Изменить размер шрифта - +
Они хотят сделать круг и вернуться по верхней дороге. Несчастье! — прибавил он, кусая губы до крови.

Когда он вернулся в гостиную, донья Эрмоса прочла по его глазам, что случилось что-то необычное.

— Говорите, Луис, — произнесла она, — не скрывайте ничего от меня, мой друг, вы знаете, что я храбра и всегда готова к несчастью.

— Несчастье, нет! — отвечал молодой человек, стараясь скрыть от нее правду.

— Что же тогда?

— Может быть… Может быть ничего… ерунда, мой друг, ничего более.

— Нет, вы меня обманываете. Повторяю, хочу это знать!

— Ну, если вы этого требуете, то я вам скажу: вероятно, тот патруль, который стрелял по шлюпке, только что прошел у подошвы холма, вот и все.

— Это все? Хорошо, вы увидите, поняла ли я то, что вы хотели скрыть от меня. Лиза, позови Хосе!

— Зачем? — спросил дон Луис.

— Вы это узнаете.

Старый солдат появился на пороге гостиной.

— Хосе, — сказала донья Эрмоса, — возможно, что на дачу сегодня ночью нагрянут с обыском, поэтому заприте хорошенько двери и приготовьте оружие.

Дон Луис был поражен таким мужеством и таким спокойствием в опасности.

— Это уже сделано, сеньора, — отвечал ветеран, — я могу дать двадцать выстрелов, да имею еще саблю.

— Я — четыре и рапиру! — сказал Луис, внезапно поднимаясь со своего места.

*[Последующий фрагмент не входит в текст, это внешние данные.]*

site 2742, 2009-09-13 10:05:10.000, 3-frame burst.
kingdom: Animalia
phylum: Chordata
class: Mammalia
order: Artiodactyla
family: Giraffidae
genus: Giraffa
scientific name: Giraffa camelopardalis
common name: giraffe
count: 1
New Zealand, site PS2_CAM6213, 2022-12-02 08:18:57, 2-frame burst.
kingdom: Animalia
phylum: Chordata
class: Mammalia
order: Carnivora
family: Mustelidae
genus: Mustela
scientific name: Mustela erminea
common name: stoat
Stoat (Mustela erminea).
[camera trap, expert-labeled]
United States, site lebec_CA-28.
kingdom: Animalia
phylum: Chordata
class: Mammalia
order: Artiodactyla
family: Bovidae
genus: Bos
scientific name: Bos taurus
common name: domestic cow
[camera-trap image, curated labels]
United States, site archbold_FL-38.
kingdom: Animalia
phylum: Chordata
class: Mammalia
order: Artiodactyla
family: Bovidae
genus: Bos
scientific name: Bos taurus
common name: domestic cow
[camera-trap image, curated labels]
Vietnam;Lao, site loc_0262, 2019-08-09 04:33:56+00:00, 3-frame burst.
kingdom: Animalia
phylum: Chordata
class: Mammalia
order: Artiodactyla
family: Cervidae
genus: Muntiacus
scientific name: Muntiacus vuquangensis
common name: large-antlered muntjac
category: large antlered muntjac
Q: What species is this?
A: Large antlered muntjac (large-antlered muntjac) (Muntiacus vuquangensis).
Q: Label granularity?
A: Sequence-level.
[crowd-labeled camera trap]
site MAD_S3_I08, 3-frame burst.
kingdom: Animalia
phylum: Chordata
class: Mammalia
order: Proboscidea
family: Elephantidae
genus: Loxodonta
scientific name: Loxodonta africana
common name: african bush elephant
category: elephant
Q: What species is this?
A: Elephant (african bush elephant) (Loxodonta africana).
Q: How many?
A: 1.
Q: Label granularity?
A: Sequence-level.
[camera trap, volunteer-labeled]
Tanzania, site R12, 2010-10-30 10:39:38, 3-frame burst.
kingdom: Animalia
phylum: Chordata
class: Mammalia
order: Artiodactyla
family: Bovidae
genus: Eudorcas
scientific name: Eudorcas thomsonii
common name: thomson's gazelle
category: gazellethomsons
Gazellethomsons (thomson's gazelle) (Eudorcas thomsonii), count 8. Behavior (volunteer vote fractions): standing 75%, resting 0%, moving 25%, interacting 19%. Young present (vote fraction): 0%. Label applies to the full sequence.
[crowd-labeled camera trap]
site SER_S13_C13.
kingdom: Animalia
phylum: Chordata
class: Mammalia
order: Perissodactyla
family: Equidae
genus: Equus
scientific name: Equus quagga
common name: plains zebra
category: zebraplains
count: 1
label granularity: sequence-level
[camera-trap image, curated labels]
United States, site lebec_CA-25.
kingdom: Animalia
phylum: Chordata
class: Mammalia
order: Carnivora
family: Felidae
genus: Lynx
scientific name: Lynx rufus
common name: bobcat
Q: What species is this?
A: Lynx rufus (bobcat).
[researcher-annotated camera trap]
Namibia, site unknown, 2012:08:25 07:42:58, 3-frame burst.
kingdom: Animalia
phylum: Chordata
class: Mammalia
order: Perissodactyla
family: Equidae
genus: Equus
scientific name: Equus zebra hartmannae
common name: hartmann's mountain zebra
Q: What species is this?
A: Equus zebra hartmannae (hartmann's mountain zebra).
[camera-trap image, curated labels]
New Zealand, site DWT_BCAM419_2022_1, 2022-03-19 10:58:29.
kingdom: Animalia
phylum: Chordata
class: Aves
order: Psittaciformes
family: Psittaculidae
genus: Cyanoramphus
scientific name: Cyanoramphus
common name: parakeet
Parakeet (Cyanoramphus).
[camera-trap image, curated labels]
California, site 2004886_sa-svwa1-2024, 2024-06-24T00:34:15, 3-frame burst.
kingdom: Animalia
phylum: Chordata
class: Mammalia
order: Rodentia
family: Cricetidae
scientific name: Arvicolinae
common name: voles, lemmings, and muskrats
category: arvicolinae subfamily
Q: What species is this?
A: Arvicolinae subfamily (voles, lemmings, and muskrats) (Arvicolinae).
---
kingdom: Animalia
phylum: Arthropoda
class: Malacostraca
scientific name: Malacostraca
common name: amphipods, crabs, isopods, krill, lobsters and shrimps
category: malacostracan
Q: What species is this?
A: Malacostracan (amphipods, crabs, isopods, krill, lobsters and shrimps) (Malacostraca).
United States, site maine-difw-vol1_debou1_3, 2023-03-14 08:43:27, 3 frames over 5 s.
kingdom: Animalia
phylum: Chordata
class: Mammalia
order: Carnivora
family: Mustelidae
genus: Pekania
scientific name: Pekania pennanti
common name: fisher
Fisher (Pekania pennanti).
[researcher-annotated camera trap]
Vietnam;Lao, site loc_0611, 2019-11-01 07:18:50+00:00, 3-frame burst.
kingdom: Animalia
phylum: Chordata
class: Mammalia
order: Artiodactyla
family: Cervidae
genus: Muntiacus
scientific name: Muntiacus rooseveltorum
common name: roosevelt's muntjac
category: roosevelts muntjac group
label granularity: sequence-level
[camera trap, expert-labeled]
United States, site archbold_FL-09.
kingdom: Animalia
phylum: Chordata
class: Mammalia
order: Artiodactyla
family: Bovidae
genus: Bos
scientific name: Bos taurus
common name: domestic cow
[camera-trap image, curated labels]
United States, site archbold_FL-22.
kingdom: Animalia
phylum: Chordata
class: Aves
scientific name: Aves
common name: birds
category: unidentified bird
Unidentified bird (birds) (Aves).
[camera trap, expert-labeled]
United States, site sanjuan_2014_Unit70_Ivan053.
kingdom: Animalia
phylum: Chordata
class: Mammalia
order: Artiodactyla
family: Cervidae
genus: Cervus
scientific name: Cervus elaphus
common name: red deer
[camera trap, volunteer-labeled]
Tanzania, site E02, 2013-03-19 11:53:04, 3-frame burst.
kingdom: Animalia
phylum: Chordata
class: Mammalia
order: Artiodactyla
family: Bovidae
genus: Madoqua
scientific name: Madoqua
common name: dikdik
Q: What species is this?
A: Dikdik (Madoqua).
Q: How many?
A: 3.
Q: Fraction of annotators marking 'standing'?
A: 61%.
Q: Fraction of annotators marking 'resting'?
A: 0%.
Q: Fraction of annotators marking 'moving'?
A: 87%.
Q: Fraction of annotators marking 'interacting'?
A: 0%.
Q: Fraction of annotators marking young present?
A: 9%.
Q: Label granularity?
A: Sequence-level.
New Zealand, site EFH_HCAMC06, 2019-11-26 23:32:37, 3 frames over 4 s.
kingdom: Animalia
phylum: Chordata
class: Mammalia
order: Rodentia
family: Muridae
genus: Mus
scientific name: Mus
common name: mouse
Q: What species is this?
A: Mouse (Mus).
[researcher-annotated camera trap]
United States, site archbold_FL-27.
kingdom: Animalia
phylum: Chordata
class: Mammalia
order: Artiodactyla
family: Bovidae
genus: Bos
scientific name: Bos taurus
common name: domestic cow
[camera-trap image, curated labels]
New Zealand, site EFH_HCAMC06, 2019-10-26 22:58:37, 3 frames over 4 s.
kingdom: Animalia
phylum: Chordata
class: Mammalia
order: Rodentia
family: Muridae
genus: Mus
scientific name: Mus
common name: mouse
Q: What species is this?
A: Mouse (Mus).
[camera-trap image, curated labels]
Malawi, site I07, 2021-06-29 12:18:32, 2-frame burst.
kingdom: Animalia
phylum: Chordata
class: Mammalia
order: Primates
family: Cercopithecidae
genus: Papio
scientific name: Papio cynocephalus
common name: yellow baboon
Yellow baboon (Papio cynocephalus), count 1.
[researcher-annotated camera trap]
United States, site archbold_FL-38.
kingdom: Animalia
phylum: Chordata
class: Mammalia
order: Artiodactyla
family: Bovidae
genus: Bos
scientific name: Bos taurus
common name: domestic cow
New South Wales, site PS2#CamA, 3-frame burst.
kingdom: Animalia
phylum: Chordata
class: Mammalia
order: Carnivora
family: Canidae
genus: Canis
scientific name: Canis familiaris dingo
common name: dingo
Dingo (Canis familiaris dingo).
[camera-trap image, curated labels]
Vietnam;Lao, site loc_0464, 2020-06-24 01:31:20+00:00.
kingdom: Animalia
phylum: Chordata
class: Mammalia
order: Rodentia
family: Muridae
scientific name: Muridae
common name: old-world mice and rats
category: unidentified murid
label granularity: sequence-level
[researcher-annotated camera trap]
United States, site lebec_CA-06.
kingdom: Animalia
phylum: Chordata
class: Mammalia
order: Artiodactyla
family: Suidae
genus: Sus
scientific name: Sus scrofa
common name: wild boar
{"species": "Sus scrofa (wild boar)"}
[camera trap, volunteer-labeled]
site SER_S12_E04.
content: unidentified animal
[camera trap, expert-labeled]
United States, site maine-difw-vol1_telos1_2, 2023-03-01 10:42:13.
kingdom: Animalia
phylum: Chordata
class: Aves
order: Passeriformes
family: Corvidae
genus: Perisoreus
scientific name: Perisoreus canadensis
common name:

Но еще более внезапно он снова сел.

— Нет, — сказал он, — здесь не будет пролита кровь.

— Как?

— Я говорю, Эрмоса, что моя жизнь не стоит бесполезного сопротивления, которое неизбежно приведет к гибели всех.

— Хосе, делайте то, что я вам приказала! — сказала решительно молодая вдова.

— Эрмоса! — вскричал дон Луис, — умоляю вас во имя нашей любви!

— Луис, — отвечала она с невыразимой нежностью в голосе, — я живу только вами: если вы умрете, милый, то и я умру.

Едва молодая женщина успела произнести последние слова, как на верхней дороге послышался галоп нескольких лошадей.

Дон Луис встал, спокойный и решительный; пройдя через двор, где расхаживал Хосе, он вошел в свою комнату. Скинув свое пальто, он вынул из-за пояса двуствольные пистолеты, осмотрел курки, взял свою шпагу и, вытащив ее из ножен, отнес ее в угол двора.

В этот момент на дворе появилась донья Эрмоса, за нею шла испуганная Лиза.

— Сеньора, — прошептала Лиза, — хотите, я прочту мою молитву?

— Да, дорогая крошка, — отвечала ее госпожа, целуя ее в лоб, — ступай в гостиную и молись, Бог, без сомнения, услышит твою невинную молитву.

Ночь была темна; удушливый воздух предвещал близкое наступление грозы.

Едва донья Эрмоса успела обменяться несколькими словами с доном Луисом и своим старым, верным, слугой, как вблизи дверей послышались голоса и шум шпор и сабель нескольких всадников, соскакивавших со своих лошадей.

Дон Луис и донья Эрмоса вернулись в гостиную, выходившую под навес, и увидели Лизу, которая, скрестив руки, молилась на коленях перед распятием.

Словно для того чтобы ребенок успел закончить свою молитву, в дверь раз двенадцать грубо ударили сабельными рукоятками именно в тот момент, когда Лиза поднялась с колен.

— Вот на чем мы с Хосе порешили, — сказал дон Луис донье Эрмосе, — мы не будем ни отвечать, ни открывать дверей. Если они попытаются взломать дверь, то потратят на это много времени, так как она очень толста и прочна.